[Begin RECORDS TO USE]

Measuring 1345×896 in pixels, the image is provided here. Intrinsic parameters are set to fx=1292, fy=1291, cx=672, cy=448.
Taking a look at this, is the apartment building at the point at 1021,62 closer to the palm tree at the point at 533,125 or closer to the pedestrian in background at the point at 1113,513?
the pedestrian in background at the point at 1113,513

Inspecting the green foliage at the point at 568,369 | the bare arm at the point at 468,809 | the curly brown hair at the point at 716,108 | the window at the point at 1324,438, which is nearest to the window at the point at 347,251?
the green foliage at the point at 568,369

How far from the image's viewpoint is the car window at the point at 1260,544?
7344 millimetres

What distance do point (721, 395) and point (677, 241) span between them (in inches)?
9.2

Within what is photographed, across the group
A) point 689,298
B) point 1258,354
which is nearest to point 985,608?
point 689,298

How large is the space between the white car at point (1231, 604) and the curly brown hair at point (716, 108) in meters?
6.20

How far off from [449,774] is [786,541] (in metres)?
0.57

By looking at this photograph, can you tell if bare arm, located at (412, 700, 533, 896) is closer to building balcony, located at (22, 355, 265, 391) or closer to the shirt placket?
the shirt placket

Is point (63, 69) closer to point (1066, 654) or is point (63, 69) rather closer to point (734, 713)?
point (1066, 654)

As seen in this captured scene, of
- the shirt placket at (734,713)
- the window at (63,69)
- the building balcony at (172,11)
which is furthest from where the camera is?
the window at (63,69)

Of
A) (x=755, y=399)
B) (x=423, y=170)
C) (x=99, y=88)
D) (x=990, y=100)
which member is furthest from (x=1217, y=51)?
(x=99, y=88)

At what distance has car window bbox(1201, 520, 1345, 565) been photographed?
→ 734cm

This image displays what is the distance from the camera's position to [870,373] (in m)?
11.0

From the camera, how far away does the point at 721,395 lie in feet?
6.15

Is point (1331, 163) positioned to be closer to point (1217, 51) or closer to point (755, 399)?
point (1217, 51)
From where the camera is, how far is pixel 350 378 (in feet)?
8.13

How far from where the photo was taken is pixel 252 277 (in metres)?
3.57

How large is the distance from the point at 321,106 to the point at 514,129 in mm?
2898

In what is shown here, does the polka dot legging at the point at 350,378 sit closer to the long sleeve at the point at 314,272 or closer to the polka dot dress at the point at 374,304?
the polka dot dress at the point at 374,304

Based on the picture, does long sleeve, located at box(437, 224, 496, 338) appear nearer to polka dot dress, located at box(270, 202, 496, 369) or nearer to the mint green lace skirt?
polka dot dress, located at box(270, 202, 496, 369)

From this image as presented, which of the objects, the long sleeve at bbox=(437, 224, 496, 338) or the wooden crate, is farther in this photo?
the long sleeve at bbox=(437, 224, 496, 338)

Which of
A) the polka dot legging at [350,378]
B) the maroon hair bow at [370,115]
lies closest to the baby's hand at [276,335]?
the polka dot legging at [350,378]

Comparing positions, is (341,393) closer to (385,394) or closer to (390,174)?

[End RECORDS TO USE]

PROBLEM REQUIREMENTS: Output an exact copy of the lines beginning at the one that holds "Is point (63, 69) closer" and running through the final line of the records.

ANSWER TO THE TASK:
Is point (63, 69) closer to point (1066, 654) or is point (63, 69) rather closer to point (734, 713)?
point (1066, 654)

As seen in this captured scene, of
- the shirt placket at (734,713)
- the window at (63,69)
- the building balcony at (172,11)
which is furthest from where the camera is?
the window at (63,69)

Of
A) (x=755, y=399)
B) (x=423, y=170)
C) (x=99, y=88)
D) (x=990, y=100)
which member is furthest from (x=1217, y=51)?
(x=99, y=88)

At what distance has car window bbox(1201, 520, 1345, 565) been photographed?
→ 734cm

This image displays what is the distance from the camera's position to [870,373] (in m)?
11.0

From the camera, how far away does the point at 721,395 lie in feet?
6.15

Is point (1331, 163) positioned to be closer to point (1217, 51) or closer to point (755, 399)?
point (1217, 51)
From where the camera is, how far is pixel 350 378 (in feet)?
8.13

How far from where the photo was taken is pixel 252 277 (in metres)?
3.57

How large is the distance from the point at 321,106 to the point at 514,129 in mm?
2898

In what is shown here, does the polka dot legging at the point at 350,378 sit closer to the long sleeve at the point at 314,272 or closer to the polka dot dress at the point at 374,304?
the polka dot dress at the point at 374,304

Based on the picture, does long sleeve, located at box(437, 224, 496, 338) appear nearer to polka dot dress, located at box(270, 202, 496, 369) or nearer to the mint green lace skirt?
polka dot dress, located at box(270, 202, 496, 369)

From this image as presented, which of the objects, the long sleeve at bbox=(437, 224, 496, 338) or the wooden crate, is farther in this photo?
the long sleeve at bbox=(437, 224, 496, 338)

Which of
A) the polka dot legging at [350,378]
B) the maroon hair bow at [370,115]
lies closest to the baby's hand at [276,335]?
the polka dot legging at [350,378]

Comparing positions, is (341,393) closer to (385,394) or closer to (390,174)?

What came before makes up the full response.